Write the records out again, exactly as they stand below.

### [INFORMATION SUPPLIED]

+ + + + +

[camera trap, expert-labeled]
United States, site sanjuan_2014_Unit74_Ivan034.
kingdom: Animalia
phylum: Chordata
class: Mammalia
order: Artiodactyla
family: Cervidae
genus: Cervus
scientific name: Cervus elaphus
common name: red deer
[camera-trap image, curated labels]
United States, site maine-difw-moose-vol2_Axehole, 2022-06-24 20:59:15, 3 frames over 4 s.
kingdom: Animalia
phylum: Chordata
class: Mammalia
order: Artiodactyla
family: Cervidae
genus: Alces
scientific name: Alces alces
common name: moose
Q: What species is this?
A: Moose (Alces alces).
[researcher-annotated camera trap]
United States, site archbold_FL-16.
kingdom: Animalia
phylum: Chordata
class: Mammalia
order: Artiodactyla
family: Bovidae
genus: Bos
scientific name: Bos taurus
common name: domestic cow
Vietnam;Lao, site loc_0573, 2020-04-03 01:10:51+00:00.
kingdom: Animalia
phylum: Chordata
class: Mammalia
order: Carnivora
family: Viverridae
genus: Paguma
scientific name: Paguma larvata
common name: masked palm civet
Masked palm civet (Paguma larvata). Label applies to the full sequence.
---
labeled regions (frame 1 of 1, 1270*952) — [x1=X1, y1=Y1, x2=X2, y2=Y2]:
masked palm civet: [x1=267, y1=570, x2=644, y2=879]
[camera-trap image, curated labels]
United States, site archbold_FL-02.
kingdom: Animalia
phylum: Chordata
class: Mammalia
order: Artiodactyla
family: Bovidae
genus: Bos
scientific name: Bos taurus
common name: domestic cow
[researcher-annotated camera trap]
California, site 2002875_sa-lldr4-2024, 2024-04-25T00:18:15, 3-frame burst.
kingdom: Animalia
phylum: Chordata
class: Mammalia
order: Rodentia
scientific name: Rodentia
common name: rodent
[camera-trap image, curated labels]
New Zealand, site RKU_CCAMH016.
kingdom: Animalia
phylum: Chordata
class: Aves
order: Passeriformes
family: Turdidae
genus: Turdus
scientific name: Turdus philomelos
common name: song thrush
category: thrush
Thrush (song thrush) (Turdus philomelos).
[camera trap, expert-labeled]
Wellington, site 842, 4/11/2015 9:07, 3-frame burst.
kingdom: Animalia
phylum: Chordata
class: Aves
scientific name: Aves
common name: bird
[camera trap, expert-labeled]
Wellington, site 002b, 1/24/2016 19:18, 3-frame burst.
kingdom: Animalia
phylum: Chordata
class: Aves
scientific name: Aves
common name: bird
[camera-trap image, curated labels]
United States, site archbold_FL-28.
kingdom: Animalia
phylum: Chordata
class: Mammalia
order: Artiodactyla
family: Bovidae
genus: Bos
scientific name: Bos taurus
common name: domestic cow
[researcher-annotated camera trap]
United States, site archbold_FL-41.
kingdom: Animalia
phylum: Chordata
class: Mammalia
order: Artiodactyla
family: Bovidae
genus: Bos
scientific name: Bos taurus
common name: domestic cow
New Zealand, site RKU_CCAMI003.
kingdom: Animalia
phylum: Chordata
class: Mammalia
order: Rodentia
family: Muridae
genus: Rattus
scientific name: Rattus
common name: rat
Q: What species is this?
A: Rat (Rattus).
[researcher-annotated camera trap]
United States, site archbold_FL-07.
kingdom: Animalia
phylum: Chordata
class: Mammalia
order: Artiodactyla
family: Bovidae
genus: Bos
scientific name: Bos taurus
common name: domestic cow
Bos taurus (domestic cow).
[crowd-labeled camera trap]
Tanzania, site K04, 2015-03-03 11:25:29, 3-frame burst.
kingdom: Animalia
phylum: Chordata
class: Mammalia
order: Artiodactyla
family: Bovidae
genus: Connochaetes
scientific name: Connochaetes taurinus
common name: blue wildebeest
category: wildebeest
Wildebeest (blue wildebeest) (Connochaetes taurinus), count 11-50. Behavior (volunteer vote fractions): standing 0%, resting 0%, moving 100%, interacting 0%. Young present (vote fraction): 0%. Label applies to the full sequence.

+ + + + +

### [RESPONSE TO THIS EXERCISE]
[camera trap, expert-labeled]
United States, site sanjuan_2014_Unit74_Ivan034.
kingdom: Animalia
phylum: Chordata
class: Mammalia
order: Artiodactyla
family: Cervidae
genus: Cervus
scientific name: Cervus elaphus
common name: red deer
[camera-trap image, curated labels]
United States, site maine-difw-moose-vol2_Axehole, 2022-06-24 20:59:15, 3 frames over 4 s.
kingdom: Animalia
phylum: Chordata
class: Mammalia
order: Artiodactyla
family: Cervidae
genus: Alces
scientific name: Alces alces
common name: moose
Q: What species is this?
A: Moose (Alces alces).
[researcher-annotated camera trap]
United States, site archbold_FL-16.
kingdom: Animalia
phylum: Chordata
class: Mammalia
order: Artiodactyla
family: Bovidae
genus: Bos
scientific name: Bos taurus
common name: domestic cow
Vietnam;Lao, site loc_0573, 2020-04-03 01:10:51+00:00.
kingdom: Animalia
phylum: Chordata
class: Mammalia
order: Carnivora
family: Viverridae
genus: Paguma
scientific name: Paguma larvata
common name: masked palm civet
Masked palm civet (Paguma larvata). Label applies to the full sequence.
---
labeled regions (frame 1 of 1, 1270*952) — [x1=X1, y1=Y1, x2=X2, y2=Y2]:
masked palm civet: [x1=267, y1=570, x2=644, y2=879]
[camera-trap image, curated labels]
United States, site archbold_FL-02.
kingdom: Animalia
phylum: Chordata
class: Mammalia
order: Artiodactyla
family: Bovidae
genus: Bos
scientific name: Bos taurus
common name: domestic cow
[researcher-annotated camera trap]
California, site 2002875_sa-lldr4-2024, 2024-04-25T00:18:15, 3-frame burst.
kingdom: Animalia
phylum: Chordata
class: Mammalia
order: Rodentia
scientific name: Rodentia
common name: rodent
[camera-trap image, curated labels]
New Zealand, site RKU_CCAMH016.
kingdom: Animalia
phylum: Chordata
class: Aves
order: Passeriformes
family: Turdidae
genus: Turdus
scientific name: Turdus philomelos
common name: song thrush
category: thrush
Thrush (song thrush) (Turdus philomelos).
[camera trap, expert-labeled]
Wellington, site 842, 4/11/2015 9:07, 3-frame burst.
kingdom: Animalia
phylum: Chordata
class: Aves
scientific name: Aves
common name: bird
[camera trap, expert-labeled]
Wellington, site 002b, 1/24/2016 19:18, 3-frame burst.
kingdom: Animalia
phylum: Chordata
class: Aves
scientific name: Aves
common name: bird
[camera-trap image, curated labels]
United States, site archbold_FL-28.
kingdom: Animalia
phylum: Chordata
class: Mammalia
order: Artiodactyla
family: Bovidae
genus: Bos
scientific name: Bos taurus
common name: domestic cow
[researcher-annotated camera trap]
United States, site archbold_FL-41.
kingdom: Animalia
phylum: Chordata
class: Mammalia
order: Artiodactyla
family: Bovidae
genus: Bos
scientific name: Bos taurus
common name: domestic cow
New Zealand, site RKU_CCAMI003.
kingdom: Animalia
phylum: Chordata
class: Mammalia
order: Rodentia
family: Muridae
genus: Rattus
scientific name: Rattus
common name: rat
Q: What species is this?
A: Rat (Rattus).
[researcher-annotated camera trap]
United States, site archbold_FL-07.
kingdom: Animalia
phylum: Chordata
class: Mammalia
order: Artiodactyla
family: Bovidae
genus: Bos
scientific name: Bos taurus
common name: domestic cow
Bos taurus (domestic cow).
[crowd-labeled camera trap]
Tanzania, site K04, 2015-03-03 11:25:29, 3-frame burst.
kingdom: Animalia
phylum: Chordata
class: Mammalia
order: Artiodactyla
family: Bovidae
genus: Connochaetes
scientific name: Connochaetes taurinus
common name: blue wildebeest
category: wildebeest
Wildebeest (blue wildebeest) (Connochaetes taurinus), count 11-50. Behavior (volunteer vote fractions): standing 0%, resting 0%, moving 100%, interacting 0%. Young present (vote fraction): 0%. Label applies to the full sequence.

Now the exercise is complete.